═════ Task material

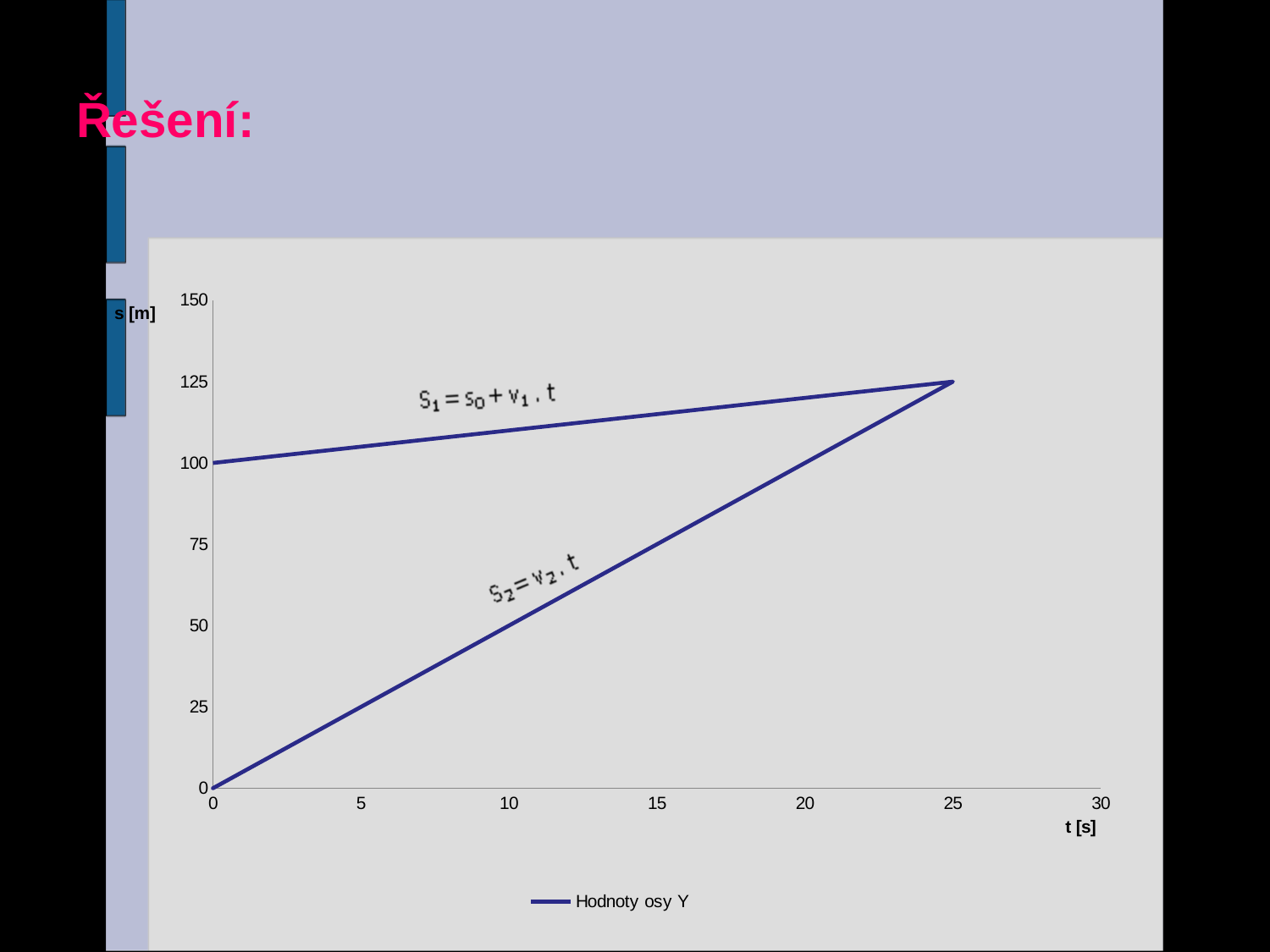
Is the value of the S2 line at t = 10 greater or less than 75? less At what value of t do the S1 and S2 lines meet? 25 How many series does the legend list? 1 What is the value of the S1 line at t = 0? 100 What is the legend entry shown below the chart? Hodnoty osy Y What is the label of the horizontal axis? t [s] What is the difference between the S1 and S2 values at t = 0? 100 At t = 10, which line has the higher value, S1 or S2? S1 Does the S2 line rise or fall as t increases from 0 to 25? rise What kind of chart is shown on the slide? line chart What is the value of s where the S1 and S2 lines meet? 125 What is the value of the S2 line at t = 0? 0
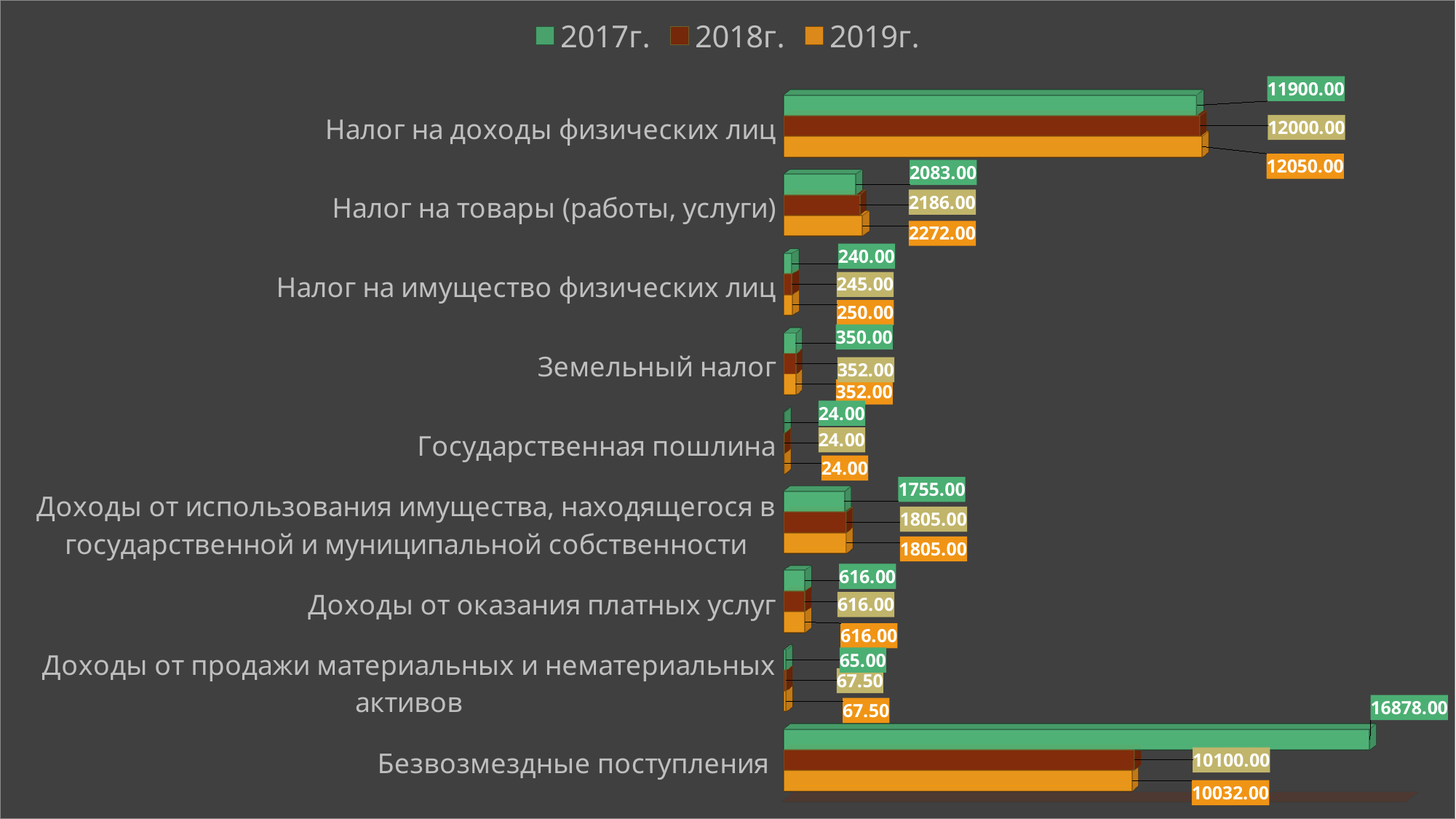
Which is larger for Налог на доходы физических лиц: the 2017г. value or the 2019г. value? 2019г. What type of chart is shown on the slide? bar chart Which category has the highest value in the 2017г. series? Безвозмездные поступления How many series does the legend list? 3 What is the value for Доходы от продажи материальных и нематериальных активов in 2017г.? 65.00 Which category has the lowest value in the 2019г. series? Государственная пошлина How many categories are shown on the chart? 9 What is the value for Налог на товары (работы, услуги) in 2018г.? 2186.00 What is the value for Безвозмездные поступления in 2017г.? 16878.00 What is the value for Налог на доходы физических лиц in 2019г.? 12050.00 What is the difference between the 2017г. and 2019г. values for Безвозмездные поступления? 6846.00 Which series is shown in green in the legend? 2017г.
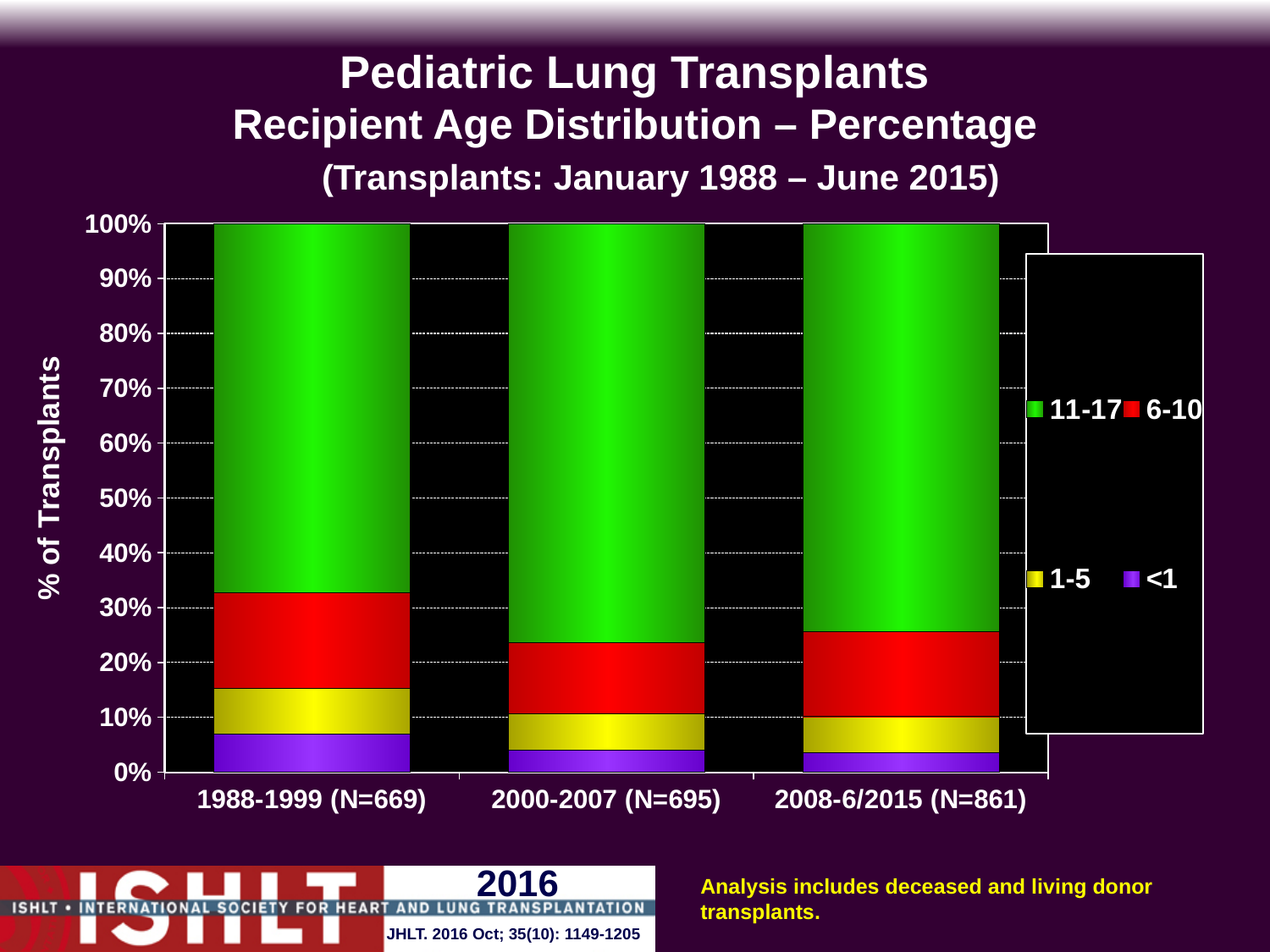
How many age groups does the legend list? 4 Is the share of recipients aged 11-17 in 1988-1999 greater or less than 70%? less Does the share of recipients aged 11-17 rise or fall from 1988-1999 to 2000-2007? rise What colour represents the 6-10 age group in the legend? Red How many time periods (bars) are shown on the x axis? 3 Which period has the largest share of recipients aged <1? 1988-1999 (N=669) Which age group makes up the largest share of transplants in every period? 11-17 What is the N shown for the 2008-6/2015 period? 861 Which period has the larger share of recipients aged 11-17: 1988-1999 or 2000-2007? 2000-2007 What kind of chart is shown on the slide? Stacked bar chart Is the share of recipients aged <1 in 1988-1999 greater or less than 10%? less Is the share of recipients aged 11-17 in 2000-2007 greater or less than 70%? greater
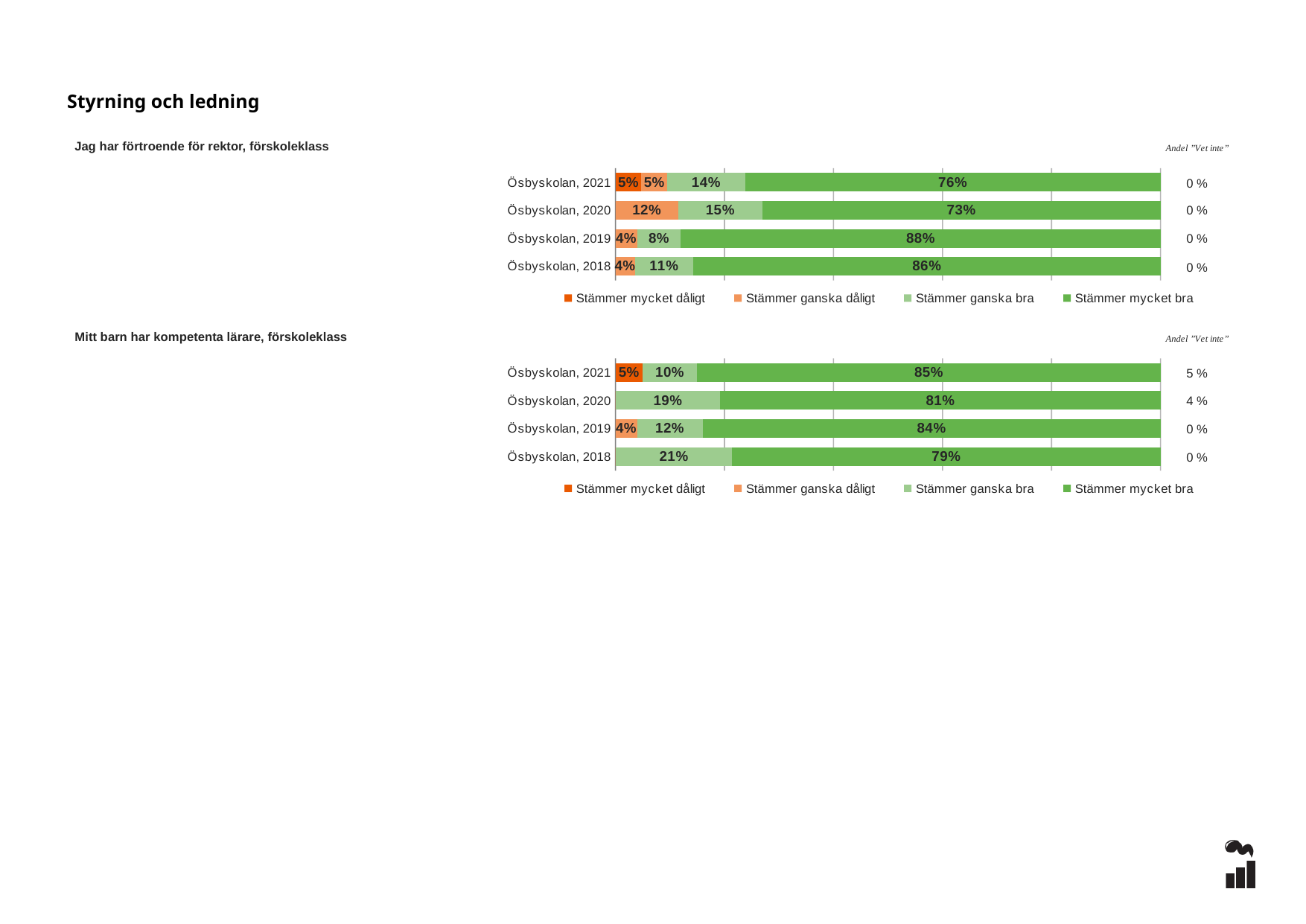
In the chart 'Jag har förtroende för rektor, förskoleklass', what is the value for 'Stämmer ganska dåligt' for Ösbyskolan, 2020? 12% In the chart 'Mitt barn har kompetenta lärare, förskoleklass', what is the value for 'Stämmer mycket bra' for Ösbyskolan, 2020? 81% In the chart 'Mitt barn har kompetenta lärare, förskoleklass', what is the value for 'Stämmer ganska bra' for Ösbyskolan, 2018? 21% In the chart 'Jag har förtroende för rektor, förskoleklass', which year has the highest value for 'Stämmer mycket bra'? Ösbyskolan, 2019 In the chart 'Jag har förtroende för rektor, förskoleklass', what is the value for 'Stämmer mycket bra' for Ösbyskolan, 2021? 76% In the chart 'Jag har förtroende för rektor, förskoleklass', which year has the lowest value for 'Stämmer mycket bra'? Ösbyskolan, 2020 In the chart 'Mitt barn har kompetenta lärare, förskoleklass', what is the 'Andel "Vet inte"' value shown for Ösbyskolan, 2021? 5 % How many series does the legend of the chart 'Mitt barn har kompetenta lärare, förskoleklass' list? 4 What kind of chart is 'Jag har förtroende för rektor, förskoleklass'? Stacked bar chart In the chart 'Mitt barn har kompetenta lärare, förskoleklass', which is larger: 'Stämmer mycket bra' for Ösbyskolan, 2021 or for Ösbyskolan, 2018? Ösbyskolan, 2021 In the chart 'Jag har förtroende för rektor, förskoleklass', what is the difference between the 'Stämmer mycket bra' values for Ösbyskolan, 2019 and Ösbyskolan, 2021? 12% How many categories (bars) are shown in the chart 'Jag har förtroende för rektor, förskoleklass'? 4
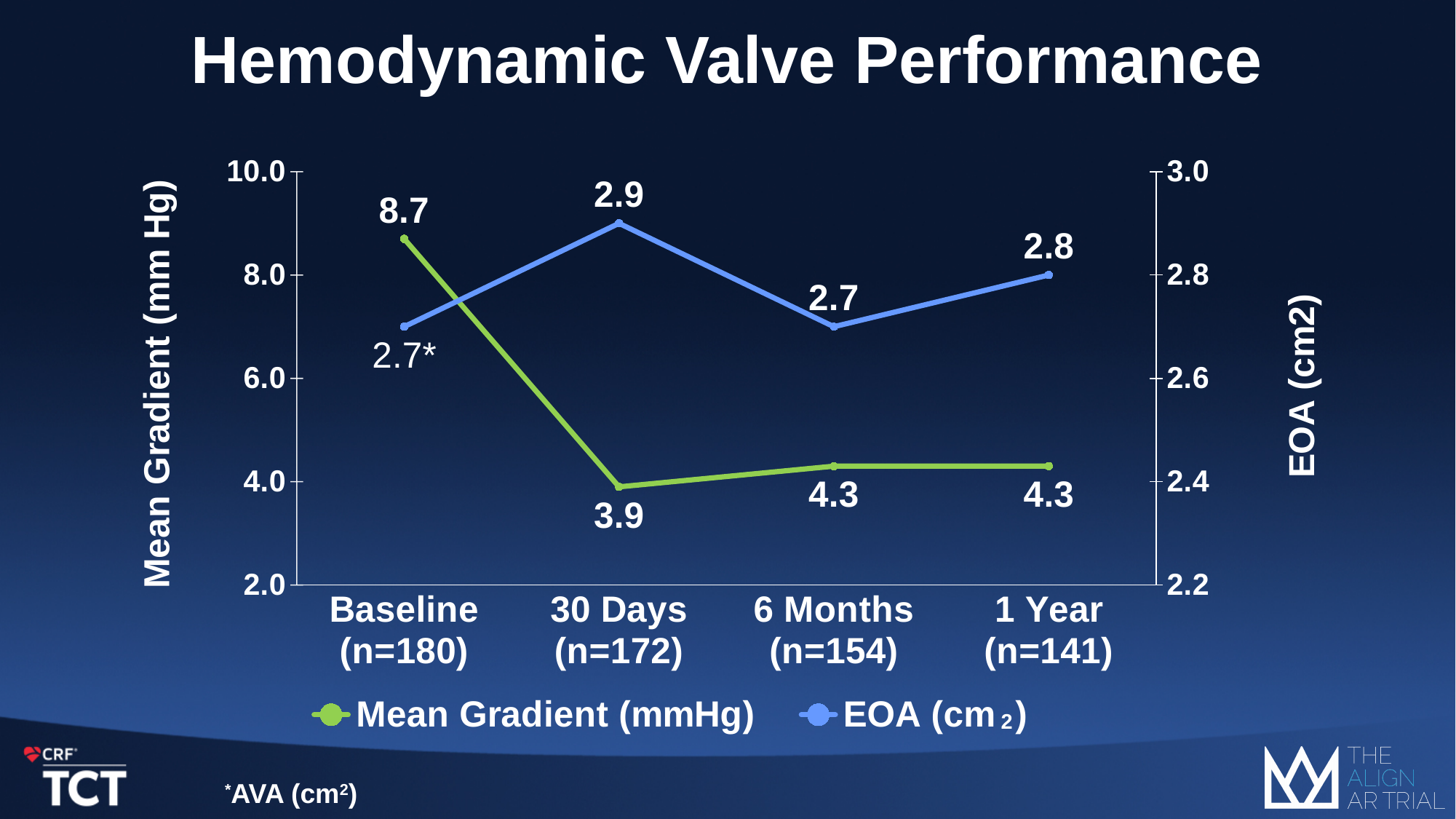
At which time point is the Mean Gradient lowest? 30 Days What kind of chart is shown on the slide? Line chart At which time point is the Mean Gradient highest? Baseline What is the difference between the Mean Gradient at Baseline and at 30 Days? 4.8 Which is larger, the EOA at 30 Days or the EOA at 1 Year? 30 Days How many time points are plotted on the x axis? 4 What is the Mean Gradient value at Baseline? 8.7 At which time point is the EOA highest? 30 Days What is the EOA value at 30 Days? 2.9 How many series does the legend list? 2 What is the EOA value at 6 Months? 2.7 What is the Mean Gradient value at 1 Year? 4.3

══════════

▶ **Request**: Retype every entry above character for character, leaving out the pictures.

▶ **Completed exercise**:
Is the value of the S2 line at t = 10 greater or less than 75? less At what value of t do the S1 and S2 lines meet? 25 How many series does the legend list? 1 What is the value of the S1 line at t = 0? 100 What is the legend entry shown below the chart? Hodnoty osy Y What is the label of the horizontal axis? t [s] What is the difference between the S1 and S2 values at t = 0? 100 At t = 10, which line has the higher value, S1 or S2? S1 Does the S2 line rise or fall as t increases from 0 to 25? rise What kind of chart is shown on the slide? line chart What is the value of s where the S1 and S2 lines meet? 125 What is the value of the S2 line at t = 0? 0
Which is larger for Налог на доходы физических лиц: the 2017г. value or the 2019г. value? 2019г. What type of chart is shown on the slide? bar chart Which category has the highest value in the 2017г. series? Безвозмездные поступления How many series does the legend list? 3 What is the value for Доходы от продажи материальных и нематериальных активов in 2017г.? 65.00 Which category has the lowest value in the 2019г. series? Государственная пошлина How many categories are shown on the chart? 9 What is the value for Налог на товары (работы, услуги) in 2018г.? 2186.00 What is the value for Безвозмездные поступления in 2017г.? 16878.00 What is the value for Налог на доходы физических лиц in 2019г.? 12050.00 What is the difference between the 2017г. and 2019г. values for Безвозмездные поступления? 6846.00 Which series is shown in green in the legend? 2017г.
How many age groups does the legend list? 4 Is the share of recipients aged 11-17 in 1988-1999 greater or less than 70%? less Does the share of recipients aged 11-17 rise or fall from 1988-1999 to 2000-2007? rise What colour represents the 6-10 age group in the legend? Red How many time periods (bars) are shown on the x axis? 3 Which period has the largest share of recipients aged <1? 1988-1999 (N=669) Which age group makes up the largest share of transplants in every period? 11-17 What is the N shown for the 2008-6/2015 period? 861 Which period has the larger share of recipients aged 11-17: 1988-1999 or 2000-2007? 2000-2007 What kind of chart is shown on the slide? Stacked bar chart Is the share of recipients aged <1 in 1988-1999 greater or less than 10%? less Is the share of recipients aged 11-17 in 2000-2007 greater or less than 70%? greater
In the chart 'Jag har förtroende för rektor, förskoleklass', what is the value for 'Stämmer ganska dåligt' for Ösbyskolan, 2020? 12% In the chart 'Mitt barn har kompetenta lärare, förskoleklass', what is the value for 'Stämmer mycket bra' for Ösbyskolan, 2020? 81% In the chart 'Mitt barn har kompetenta lärare, förskoleklass', what is the value for 'Stämmer ganska bra' for Ösbyskolan, 2018? 21% In the chart 'Jag har förtroende för rektor, förskoleklass', which year has the highest value for 'Stämmer mycket bra'? Ösbyskolan, 2019 In the chart 'Jag har förtroende för rektor, förskoleklass', what is the value for 'Stämmer mycket bra' for Ösbyskolan, 2021? 76% In the chart 'Jag har förtroende för rektor, förskoleklass', which year has the lowest value for 'Stämmer mycket bra'? Ösbyskolan, 2020 In the chart 'Mitt barn har kompetenta lärare, förskoleklass', what is the 'Andel "Vet inte"' value shown for Ösbyskolan, 2021? 5 % How many series does the legend of the chart 'Mitt barn har kompetenta lärare, förskoleklass' list? 4 What kind of chart is 'Jag har förtroende för rektor, förskoleklass'? Stacked bar chart In the chart 'Mitt barn har kompetenta lärare, förskoleklass', which is larger: 'Stämmer mycket bra' for Ösbyskolan, 2021 or for Ösbyskolan, 2018? Ösbyskolan, 2021 In the chart 'Jag har förtroende för rektor, förskoleklass', what is the difference between the 'Stämmer mycket bra' values for Ösbyskolan, 2019 and Ösbyskolan, 2021? 12% How many categories (bars) are shown in the chart 'Jag har förtroende för rektor, förskoleklass'? 4
At which time point is the Mean Gradient lowest? 30 Days What kind of chart is shown on the slide? Line chart At which time point is the Mean Gradient highest? Baseline What is the difference between the Mean Gradient at Baseline and at 30 Days? 4.8 Which is larger, the EOA at 30 Days or the EOA at 1 Year? 30 Days How many time points are plotted on the x axis? 4 What is the Mean Gradient value at Baseline? 8.7 At which time point is the EOA highest? 30 Days What is the EOA value at 30 Days? 2.9 How many series does the legend list? 2 What is the EOA value at 6 Months? 2.7 What is the Mean Gradient value at 1 Year? 4.3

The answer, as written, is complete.